47d6d18d · Pascal Lamblin · Caglar · 3b8cde2b · 47d6d18d
--- a/theano/sandbox/cuda/cula.py
+++ b/theano/sandbox/cuda/cula.py
@@ -22,12 +22,9 @@ class GpuSolve(GpuOp):
    CULA GPU solver OP.
    trans: Whether to take the transpose of the input matrix
-    or not. By default, we will take the transpose of the
+    or not.
-    input matrix, before feeding it into the Op. That is
-    mainly, because that CULA requires inputs to be in Fortran
-    order.
    """
-    def __init__(self, trans='T'):
+    def __init__(self, trans='N'):
        self.trans = trans
        super(GpuSolve, self).__init__()
@@ -75,7 +72,14 @@ class GpuSolve(GpuOp):
            # Solution vectors
            b = inputs[1][0]
+            # A is not explicitly converted between C and F order, instead we
+            # switch the "transpose" flag
+            if self.trans in ('T', 'C'):
+                trans = 'N'
+            else:
+                trans = 'T'
+            # Convert b to F-order from c-order.
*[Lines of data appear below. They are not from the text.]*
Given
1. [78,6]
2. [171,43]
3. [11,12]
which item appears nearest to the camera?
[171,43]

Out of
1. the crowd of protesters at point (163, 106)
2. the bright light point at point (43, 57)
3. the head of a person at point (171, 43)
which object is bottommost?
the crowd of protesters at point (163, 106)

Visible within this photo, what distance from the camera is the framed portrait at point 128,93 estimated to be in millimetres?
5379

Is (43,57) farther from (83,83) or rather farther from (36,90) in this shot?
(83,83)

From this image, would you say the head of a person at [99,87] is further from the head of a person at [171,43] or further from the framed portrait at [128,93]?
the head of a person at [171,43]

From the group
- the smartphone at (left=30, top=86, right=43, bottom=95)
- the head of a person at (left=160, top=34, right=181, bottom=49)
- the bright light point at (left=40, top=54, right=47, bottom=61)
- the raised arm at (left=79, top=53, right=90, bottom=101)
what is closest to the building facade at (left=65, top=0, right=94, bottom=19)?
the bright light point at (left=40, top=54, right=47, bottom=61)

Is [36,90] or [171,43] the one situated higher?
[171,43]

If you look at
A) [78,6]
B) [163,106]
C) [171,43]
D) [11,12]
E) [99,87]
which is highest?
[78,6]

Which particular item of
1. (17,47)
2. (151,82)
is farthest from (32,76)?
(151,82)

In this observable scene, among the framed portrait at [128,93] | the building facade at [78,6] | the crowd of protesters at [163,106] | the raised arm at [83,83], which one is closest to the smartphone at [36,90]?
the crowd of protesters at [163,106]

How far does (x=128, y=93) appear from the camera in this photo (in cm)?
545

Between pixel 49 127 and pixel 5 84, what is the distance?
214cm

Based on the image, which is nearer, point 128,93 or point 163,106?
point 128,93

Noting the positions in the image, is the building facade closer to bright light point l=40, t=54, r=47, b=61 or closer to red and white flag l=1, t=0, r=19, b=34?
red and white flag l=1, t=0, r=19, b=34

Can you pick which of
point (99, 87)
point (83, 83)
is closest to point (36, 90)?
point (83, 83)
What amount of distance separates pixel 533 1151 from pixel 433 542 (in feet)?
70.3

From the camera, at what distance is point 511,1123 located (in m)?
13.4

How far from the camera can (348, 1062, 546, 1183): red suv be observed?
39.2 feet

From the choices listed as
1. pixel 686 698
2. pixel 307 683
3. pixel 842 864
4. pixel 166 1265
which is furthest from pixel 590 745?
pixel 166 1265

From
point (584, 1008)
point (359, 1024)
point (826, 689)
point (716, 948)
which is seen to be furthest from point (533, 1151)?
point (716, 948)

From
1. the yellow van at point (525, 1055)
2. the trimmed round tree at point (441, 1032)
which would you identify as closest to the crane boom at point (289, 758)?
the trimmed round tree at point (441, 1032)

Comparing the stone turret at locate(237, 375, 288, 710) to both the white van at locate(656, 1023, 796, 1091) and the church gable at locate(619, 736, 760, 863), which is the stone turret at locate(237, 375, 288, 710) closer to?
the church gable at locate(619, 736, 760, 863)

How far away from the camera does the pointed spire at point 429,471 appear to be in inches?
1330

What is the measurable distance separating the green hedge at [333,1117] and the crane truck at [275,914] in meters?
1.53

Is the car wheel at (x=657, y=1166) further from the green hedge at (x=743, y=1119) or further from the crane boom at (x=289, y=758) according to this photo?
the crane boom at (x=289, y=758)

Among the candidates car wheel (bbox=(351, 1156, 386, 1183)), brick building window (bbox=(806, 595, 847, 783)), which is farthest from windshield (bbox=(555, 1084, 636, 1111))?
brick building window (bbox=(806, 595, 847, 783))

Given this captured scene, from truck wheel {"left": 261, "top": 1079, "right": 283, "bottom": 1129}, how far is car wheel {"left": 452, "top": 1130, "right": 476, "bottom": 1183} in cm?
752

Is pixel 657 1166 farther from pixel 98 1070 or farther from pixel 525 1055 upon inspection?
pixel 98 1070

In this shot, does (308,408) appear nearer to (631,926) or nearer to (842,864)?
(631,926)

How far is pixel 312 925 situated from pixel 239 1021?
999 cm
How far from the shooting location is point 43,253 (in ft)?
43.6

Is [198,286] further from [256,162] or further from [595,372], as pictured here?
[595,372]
            b_cpy = dimshuffle(b, (1, 0)).reshape((b.shape[0], b.shape[1]))
            # This copy forces allocation of a new C-contiguous buffer
@@ -118,7 +122,7 @@ class GpuSolve(GpuOp):
                cula.culaDeviceSgels(trans, n, l, m, A_ptr, lda, b_ptr, ldb)
                return A_, b_
-            A_pycuda, b_pycuda = cula_gpu_solve(A_pycuda, b_pycuda, self.trans)
+            A_pycuda, b_pycuda = cula_gpu_solve(A_pycuda, b_pycuda, trans)
            #Convert b to F-order from c-order and assign it to output:
            b_cpy = b_cpy.reshape(b.shape[::-1])